__Passage for review__
<<<<

James R. Stoner, Jr. is the Hermann Moyse, Jr. Professor and Director of the Eric Voegelin Institute in the Department of Political Science at Louisiana State University. He is the author of Common-Law Liberty: Rethinking American Constitutionalism (Kansas, 2003) and Common Law and Liberal Theory: Coke, Hobbes, and the Origins of American Constitutionalism (Kansas, 1992).

LEAD ESSAY: A Macleod, “Bagehot and the Causes of Our Crises”[1]

Parliamentary battles over Boris Johnson's Brexit efforts and conflicts between Donald Trump and career officials in the branch of government he formally leads are historic events, perhaps even constitutional crises. But they are effects, not causes. They reveal structural fractures in our constitutions that have long divided rulers from the ruled.

Johnson and Trump claim mandates from ordinary people who want to wrest control of their lives away from far-off elites. Legislatures have refused to do the job, and the courts are on the side of the elites. But even Johnson and Trump defer to questionable exercises of government power. For example, they both have been compelled to surrender to suspect acts of judicial supremacy—Johnson after the U.K. high court condemned his attempt to prorogue Parliament; Trump when faced with nationwide injunctions issued by U.S. District Courts. Without doing something truly radical, such as flouting a procedurally-sound judgment, neither was able to act to the full extent of his power.

>>>>

__Dataset section__
<<<<

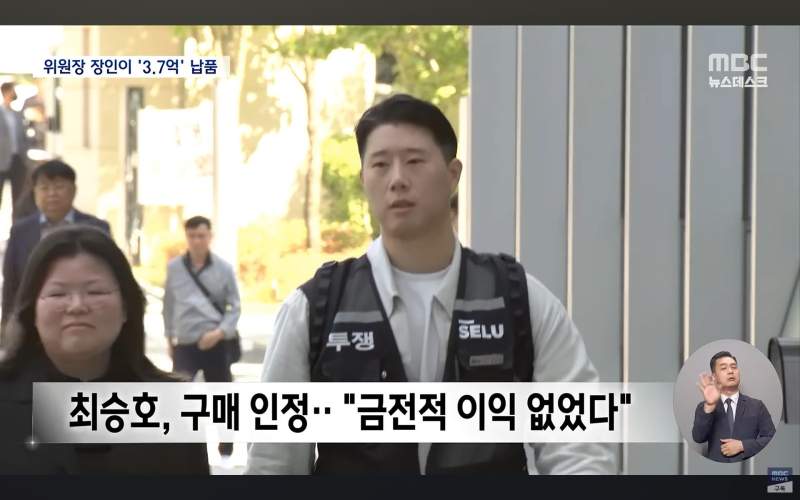삼성전자 노조위원장과 장인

>>>>

__Tasks to carry out__
1 > Please answer these questions on the Bagehot excerpt:
(a) Which institute does James R. Stoner, Jr. direct?
(b) In what year was Common-Law Liberty: Rethinking American Constitutionalism published?
(c) What attempt by Johnson did the U.K. high court condemn?
2 > Print the Bagehot excerpt between "LEAD ESSAY: A" and "from the ruled.", inclusive.
The material that comes after the text stands apart from it.

__Answers by task__
1 >
(a) The Eric Voegelin Institute, in the Department of Political Science at Louisiana State University.
(b) 2003.
(c) His attempt to prorogue Parliament.

2 >
LEAD ESSAY: A Macleod, “Bagehot and the Causes of Our Crises”[1]

Parliamentary battles over Boris Johnson's Brexit efforts and conflicts between Donald Trump and career officials in the branch of government he formally leads are historic events, perhaps even constitutional crises. But they are effects, not causes. They reveal structural fractures in our constitutions that have long divided rulers from the ruled.